Geometric Properties of Neural Multivariate Regression
George Andriopoulos, Zixuan Dong, Bimarsha Adhikari, Keith Ross
TL;DR
The paper addresses why neural regression suffers from geometry-driven generalization limits, contrasting neural collapse in classification with Neural Regression Collapse (NRC). It proposes intrinsic dimension, specifically $ID_H$ for last-layer features and $ID_Y$ for targets, as a refined geometric lens and employs the 2-NN intrinsic-dimension estimator alongside the NRC1 metric. The key findings show that collapsed models have $ID_H < ID_Y$, leading to over-compression and poor generalization, while non-collapsed models typically satisfy $ID_H > ID_Y$ and exhibit regime-dependent generalization behavior. The authors derive a geometric argument using Sard's theorem and identify two practical regimes—over-compressed and under-compressed—under which adjusting feature dimensionality improves performance. These insights yield actionable guidelines for improving generalization in applied neural regression tasks and establish intrinsic-dimension as a principled diagnostic for regression representations.
Abstract
Neural multivariate regression underpins a wide range of domains such as control, robotics, and finance, yet the geometry of its learned representations remains poorly characterized.
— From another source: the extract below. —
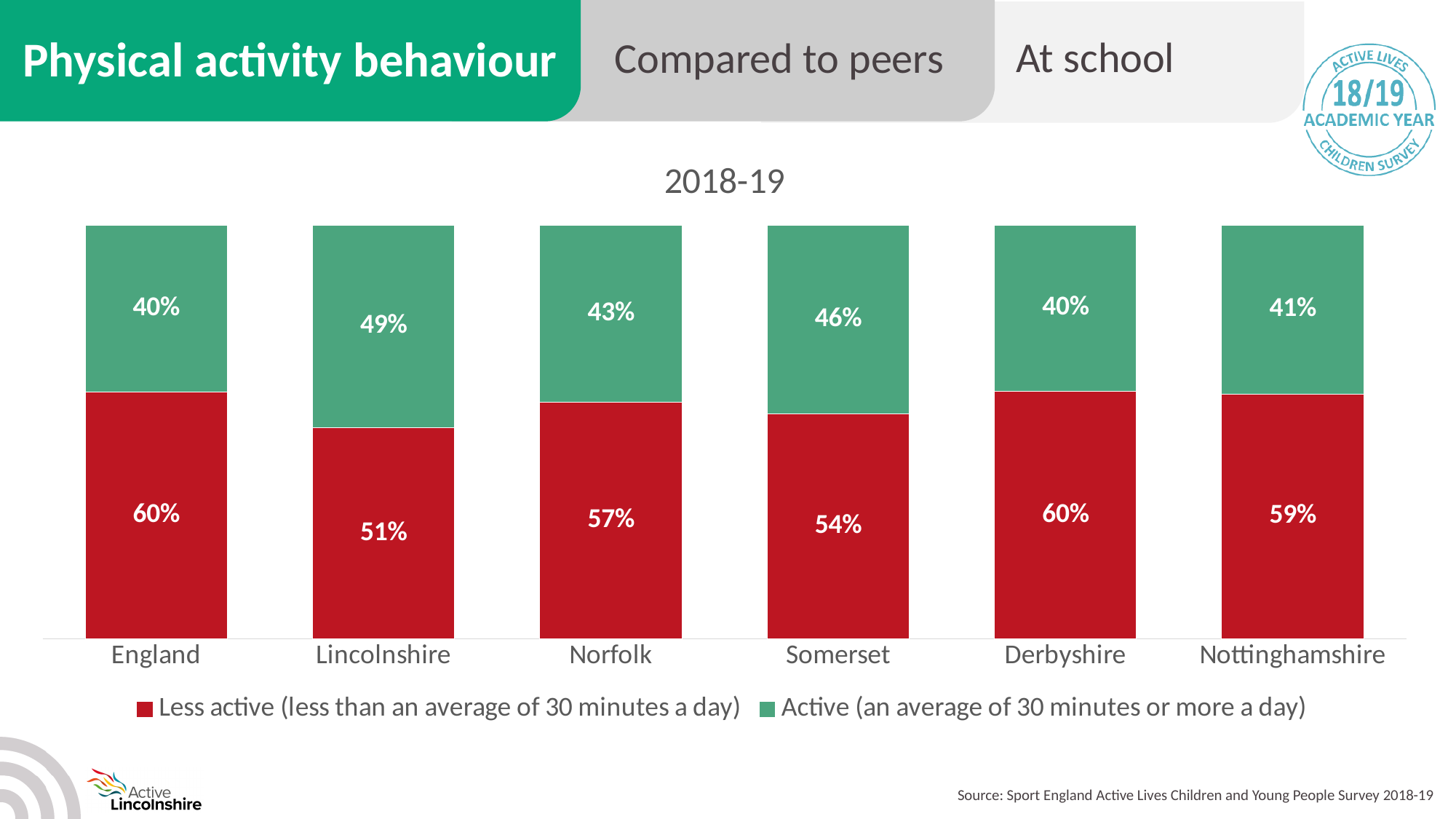
What percentage of children in Norfolk are Less active (less than an average of 30 minutes a day)? 57% Which area has the highest Active (an average of 30 minutes or more a day) percentage? Lincolnshire Which has a larger Active percentage, Norfolk or Nottinghamshire? Norfolk What is the total of the stacked bar for Derbyshire? 100% What is the Active value for Somerset? 46% How many areas are shown on the x axis? 6 Which area has the lowest Less active percentage? Lincolnshire How many series does the legend list? 2 What colour represents the Less active series? Red What percentage of children in Lincolnshire are Active (an average of 30 minutes or more a day)? 49% What kind of chart is shown on the slide? Stacked bar chart What is the difference between the Less active percentage for England and for Lincolnshire? 9%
While neural collapse has been shown to benefit generalization in classification, we find that analogous collapse in regression consistently degrades performance. To explain this contrast, we analyze models through the lens of intrinsic dimension. Across control tasks and synthetic datasets, we estimate the intrinsic dimension of last-layer features (ID_H) and compare it with that of the regression targets (ID_Y). Collapsed models exhibit ID_H < ID_Y, leading to over-compression and poor generalization, whereas non-collapsed models typically maintain ID_H > ID_Y. For the non-collapsed models, performance with respect to ID_H depends on the data quantity and noise levels. From these observations, we identify two regimes (over-compressed and under-compressed) that determine when expanding or reducing feature dimensionality improves performance. Our results provide new geometric insights into neural regression and suggest practical strategies for enhancing generalization.